#### [EXERCISE 1]
Reproduce the section of the inode locking email that begins with the words containing "inode hash lookups" and ends with "complexity.".
#### [EXERCISE 2]
Carry on writing the mailing-list email about inode hash locking from the point where it stops.

#### [PASSAGE TO READ]
## Start

On Fri, Oct 29, 2010 at 10:29:30AM +0100, Al Viro wrote:
> On Fri, Oct 29, 2010 at 07:59:55PM +1100, Dave Chinner wrote:
> > Hi Al,
> > 
> > Another update to the inode_lock splitting patch set. It's still
> > based on your merge-stem branch. I'm going to be out all weekend, so
> > any further changes will take a couple of days to turn around.
> > 
> > Version 4:
> > - whitespace cleanup
> > - moved setting state on new inodes till after the hash search fails
> >   in insert_inode_locked
> > - made hash insert operations atomic with state changes by holding
> >   inode->i_lock while doing hash inserts
> > - made inode hash removals atomic with state changes by taking the
> >   inode_lock (later inode_hash_lock) and inode->i_lock. Combined
> >   with the insert changes, this means the inode_unhashed check in
> >   ->drop_inode is safely protected by just holding the
> >   inode->i_lock.
> > - protect inode_unhashed() checks in insert_inode_locked with
> >   inode->i_lock
> 
> The last one is not needed at all; look at what's getting done there - we
> drop that ->i_lock immediately after the check, so it doesn't buy us anything.
> The stuff before that *is* a race fix; namely, the race with BS iget()
> triggered by nfsd.  This check is just verifying that it was a race and not
> a badly confused filesystem.  IOW, no need to lock anything and no _point_
> locking anything.  We are repeating the hash walk anyway; this is just making
> sure that we hadn't run into infinite retries.
> 
> Other than that I'm OK with that set; could you add "lift ->i_lock from
> the beginning of writeback_single_inode()" to the series and post your
> current RCU-for-i_hash patch for review?

Just getting back to this. The RCU for i_hash IMO is stupid and using
SLAB_DESTORY_BY_RCU is way overkill right now.

inode hash lookups aren't that much of a problem. They actually don't
need to be RCU ified at all, and if we end up requiring
SLAB_DESTORY_BY_RCU for inodes to combat regressions, I will possibly
just hold the hash lock over the entire thing to avoid all this
complexity.

BUT, I note that the whole work so far is being driven without getting
any numbers (wheras I had extensively benchmarked it and concluded that
we probably don't need complexity of SLAB_DESTROY_BY_RCU at least for
now).

The most important inode lookup is the dentry->inode lookup, and that
is the only thing that inode really _needs_ to be RCU for, and it gets
significantly ugly trying to do the store free path walk (remember, no
touching inode->i_lock) with SLAB_DESTROY_BY_RCU.

## End

#### [GIVEN DATA]
## Start

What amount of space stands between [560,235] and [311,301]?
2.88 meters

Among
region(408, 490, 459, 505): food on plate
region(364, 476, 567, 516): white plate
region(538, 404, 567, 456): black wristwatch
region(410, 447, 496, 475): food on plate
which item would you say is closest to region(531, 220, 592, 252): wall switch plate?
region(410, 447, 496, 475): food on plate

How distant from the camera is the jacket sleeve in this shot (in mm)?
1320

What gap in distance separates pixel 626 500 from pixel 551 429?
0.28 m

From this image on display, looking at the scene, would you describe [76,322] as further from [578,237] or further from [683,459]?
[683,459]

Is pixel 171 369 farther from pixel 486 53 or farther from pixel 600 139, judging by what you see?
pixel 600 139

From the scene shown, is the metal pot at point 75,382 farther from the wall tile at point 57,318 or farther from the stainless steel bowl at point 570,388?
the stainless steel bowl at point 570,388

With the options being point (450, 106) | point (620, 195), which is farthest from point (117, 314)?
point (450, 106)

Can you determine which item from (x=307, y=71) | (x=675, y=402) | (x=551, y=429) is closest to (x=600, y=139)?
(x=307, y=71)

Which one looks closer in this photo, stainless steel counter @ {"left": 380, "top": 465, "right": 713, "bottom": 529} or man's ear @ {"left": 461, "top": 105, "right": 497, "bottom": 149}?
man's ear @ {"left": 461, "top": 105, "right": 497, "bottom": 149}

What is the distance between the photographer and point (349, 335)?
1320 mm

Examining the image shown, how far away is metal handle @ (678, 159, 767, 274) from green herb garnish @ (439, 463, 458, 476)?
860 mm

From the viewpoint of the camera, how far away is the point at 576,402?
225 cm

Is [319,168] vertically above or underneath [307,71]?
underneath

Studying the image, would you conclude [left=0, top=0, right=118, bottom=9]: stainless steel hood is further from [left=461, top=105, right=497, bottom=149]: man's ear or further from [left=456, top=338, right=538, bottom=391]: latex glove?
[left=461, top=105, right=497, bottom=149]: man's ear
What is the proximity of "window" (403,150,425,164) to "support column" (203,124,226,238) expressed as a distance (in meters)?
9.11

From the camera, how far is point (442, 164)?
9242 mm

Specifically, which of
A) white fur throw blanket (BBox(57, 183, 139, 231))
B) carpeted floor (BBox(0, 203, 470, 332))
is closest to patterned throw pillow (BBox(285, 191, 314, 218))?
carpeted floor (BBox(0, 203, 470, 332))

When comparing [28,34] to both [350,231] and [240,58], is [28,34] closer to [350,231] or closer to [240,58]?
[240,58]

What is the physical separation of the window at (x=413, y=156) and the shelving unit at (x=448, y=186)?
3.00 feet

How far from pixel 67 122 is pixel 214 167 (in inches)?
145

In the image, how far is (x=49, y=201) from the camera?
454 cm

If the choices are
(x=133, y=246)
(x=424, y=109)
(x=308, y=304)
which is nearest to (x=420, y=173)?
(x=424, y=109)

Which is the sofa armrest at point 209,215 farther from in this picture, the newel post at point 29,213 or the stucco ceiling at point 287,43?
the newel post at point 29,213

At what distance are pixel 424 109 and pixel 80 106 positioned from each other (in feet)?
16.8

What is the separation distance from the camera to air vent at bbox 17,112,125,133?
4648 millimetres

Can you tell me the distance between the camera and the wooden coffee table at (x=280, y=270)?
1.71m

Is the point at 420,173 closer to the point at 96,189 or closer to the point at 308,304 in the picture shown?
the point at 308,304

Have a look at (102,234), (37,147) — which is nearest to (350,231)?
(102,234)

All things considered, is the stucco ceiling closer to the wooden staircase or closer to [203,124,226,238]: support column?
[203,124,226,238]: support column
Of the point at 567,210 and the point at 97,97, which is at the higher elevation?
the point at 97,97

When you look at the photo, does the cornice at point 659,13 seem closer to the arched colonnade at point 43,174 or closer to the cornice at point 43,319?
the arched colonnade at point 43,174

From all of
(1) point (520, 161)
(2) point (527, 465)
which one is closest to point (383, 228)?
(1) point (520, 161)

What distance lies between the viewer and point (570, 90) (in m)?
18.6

## End

#### [ANSWER 1]
inode hash lookups aren't that much of a problem. They actually don't
need to be RCU ified at all, and if we end up requiring
SLAB_DESTORY_BY_RCU for inodes to combat regressions, I will possibly
just hold the hash lock over the entire thing to avoid all this
complexity.

#### [ANSWER 2]
I went over this (with Linus actually), and even hacked up a proof of
concept to do DESTORY_BY_RCU, but we agreed to do the important and
fundamental work first, and then things like DESTROY_BY_RCU would be
optimisations on top of that.

So please NACK for that patch, I'll send you the inode RCU freeing patch
and send Linus some relatively mechanical d_op prototype changes
hopefully that can get merged in this window now that things have
settled down.


> Nick, can you live with the results of that set as an intermediate point
> for merge?  Note that RCU for other lists (sb, wb, lru) is bloody pointless -
> all heavy users are going to modify the lists in question anyway, so we'll
> need exclusion for them.

It's not pointless as such, but it's not a big priority. Once the inode
is RCU freed, if we can do lock free lookups, then there is no reason
not to (at least, with my locking order that made i_lock the big icache
lock, and made RCU lookups easy).

What we gain from that is simply that "normal" state of operations
(usually, insert, delete, etc) do not get bogged down on "unusual"
events (drop_caches, lru scanning, etc). And lock ordering gets
simplified too.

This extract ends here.